How modelling helps you avoid getting a stuck OpenStack
by Mark Baker on 18 July 2017
Lego model of an Airbus A380-800. Airbus run OpenStack
A “StuckStack” is a deployment of OpenStack that usually, for technical but sometimes business reasons, is unable to be upgraded without significant disruption, time and expense. In the last post on this topic we discussed how many of these clouds became stuck and how the decisions made at the time were consistent with much of the prevailing wisdom of the day. Now, with OpenStack being 7 years old, the recent explosion of growth in container orchestration systems and more businesses starting to make use of cloud platforms, both public and private, OpenStack are under pressure.
No magic solution
If you are still searching for a solution to upgrade your existing StuckStack in place without issues, then I have bad news for you: there are no magic solutions and you are best focusing your energy on building a standardised platform that can be operated efficiently and upgraded easily.
The low cost airlines industry has shown that whilst flyers may aspire to best of breed experience and sit in first or business class sipping champagne with plenty of space to relax, most will choose to fly in the cheapest seat as ultimately the value equation doesn’t warrant them paying more. Workloads are the same. Long term, workloads will run on the platform where it is most economic to run them as the business really doesn’t benefit from running on premium priced hardware or software.

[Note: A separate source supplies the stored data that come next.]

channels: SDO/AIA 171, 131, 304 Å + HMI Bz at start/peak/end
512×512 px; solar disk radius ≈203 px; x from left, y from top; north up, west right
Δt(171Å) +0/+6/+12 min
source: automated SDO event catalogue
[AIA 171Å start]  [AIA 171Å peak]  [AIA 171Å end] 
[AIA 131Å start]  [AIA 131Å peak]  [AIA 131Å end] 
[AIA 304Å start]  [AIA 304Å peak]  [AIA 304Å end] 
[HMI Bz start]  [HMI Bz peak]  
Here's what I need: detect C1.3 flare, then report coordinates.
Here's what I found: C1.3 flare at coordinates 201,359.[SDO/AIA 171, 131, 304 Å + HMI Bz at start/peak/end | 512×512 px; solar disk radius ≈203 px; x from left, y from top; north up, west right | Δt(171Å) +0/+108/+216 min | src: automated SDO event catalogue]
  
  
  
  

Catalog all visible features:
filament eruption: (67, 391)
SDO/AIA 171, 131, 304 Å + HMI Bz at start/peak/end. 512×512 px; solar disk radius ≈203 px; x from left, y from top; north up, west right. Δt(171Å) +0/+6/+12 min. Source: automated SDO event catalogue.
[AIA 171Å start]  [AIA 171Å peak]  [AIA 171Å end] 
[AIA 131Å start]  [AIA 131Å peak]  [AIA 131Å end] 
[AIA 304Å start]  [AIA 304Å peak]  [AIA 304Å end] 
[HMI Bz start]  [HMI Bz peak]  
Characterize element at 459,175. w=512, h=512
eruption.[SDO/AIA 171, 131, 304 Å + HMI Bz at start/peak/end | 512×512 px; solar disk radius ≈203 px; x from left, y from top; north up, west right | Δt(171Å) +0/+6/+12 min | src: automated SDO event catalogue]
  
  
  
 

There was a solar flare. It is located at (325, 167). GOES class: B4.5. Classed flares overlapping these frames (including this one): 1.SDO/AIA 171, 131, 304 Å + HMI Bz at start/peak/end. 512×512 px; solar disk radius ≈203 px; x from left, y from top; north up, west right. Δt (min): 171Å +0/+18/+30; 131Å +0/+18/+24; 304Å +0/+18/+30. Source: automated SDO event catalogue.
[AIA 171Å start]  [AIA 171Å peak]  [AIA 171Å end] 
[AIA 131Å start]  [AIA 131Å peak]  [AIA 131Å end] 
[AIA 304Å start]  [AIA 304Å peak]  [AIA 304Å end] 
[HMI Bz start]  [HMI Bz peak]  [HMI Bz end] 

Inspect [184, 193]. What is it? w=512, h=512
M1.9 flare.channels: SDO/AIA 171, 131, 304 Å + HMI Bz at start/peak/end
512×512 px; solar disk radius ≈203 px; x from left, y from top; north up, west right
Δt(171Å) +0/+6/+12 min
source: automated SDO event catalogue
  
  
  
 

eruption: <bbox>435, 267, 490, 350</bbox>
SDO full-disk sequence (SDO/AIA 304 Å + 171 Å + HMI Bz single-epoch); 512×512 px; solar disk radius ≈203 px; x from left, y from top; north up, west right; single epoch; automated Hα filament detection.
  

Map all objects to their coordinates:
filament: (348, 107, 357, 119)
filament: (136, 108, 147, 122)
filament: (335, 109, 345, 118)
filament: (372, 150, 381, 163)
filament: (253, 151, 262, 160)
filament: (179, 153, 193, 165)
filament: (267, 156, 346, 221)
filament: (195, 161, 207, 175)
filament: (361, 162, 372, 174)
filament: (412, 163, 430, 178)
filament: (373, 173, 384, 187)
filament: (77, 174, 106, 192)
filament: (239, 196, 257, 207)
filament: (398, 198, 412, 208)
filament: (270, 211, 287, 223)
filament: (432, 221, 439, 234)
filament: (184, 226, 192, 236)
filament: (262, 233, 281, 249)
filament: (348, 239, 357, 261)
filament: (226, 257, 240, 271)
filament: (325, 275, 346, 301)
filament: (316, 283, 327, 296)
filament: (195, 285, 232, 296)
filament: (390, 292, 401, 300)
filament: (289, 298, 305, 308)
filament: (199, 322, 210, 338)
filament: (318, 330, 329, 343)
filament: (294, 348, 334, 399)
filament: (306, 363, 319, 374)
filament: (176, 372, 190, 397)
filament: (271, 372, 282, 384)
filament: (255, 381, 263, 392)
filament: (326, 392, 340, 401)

Amazon, Microsoft, Google and other large scale public cloud players know this which is why they have built highly efficient data centres and used models to build, operate and scale their infrastructure. Enterprises have long followed a policy of using best of breed hardware and software infrastructure that is designed, built, marketed, priced, sold and implemented as first class experiences. The reality may not have always lived up to the promise but it matters not now anyway, as the cost model cannot survive in today’s world. Some organisations have tried to tackle this by switching to free software alternatives yet without a change in their own behaviour. Thus find that they are merely moving cost from software acquisition to software operation.The good news is that the techniques used by the large operators, who place efficient operations above all else, are available to organisations of all types now.
What is a software model?
Whilst for many years software applications have been comprised of many objects, processes and services, in recent years it has become far more common for applications to be made up of many individual services that are highly distributed across servers in a data centre and across different data centres themselves.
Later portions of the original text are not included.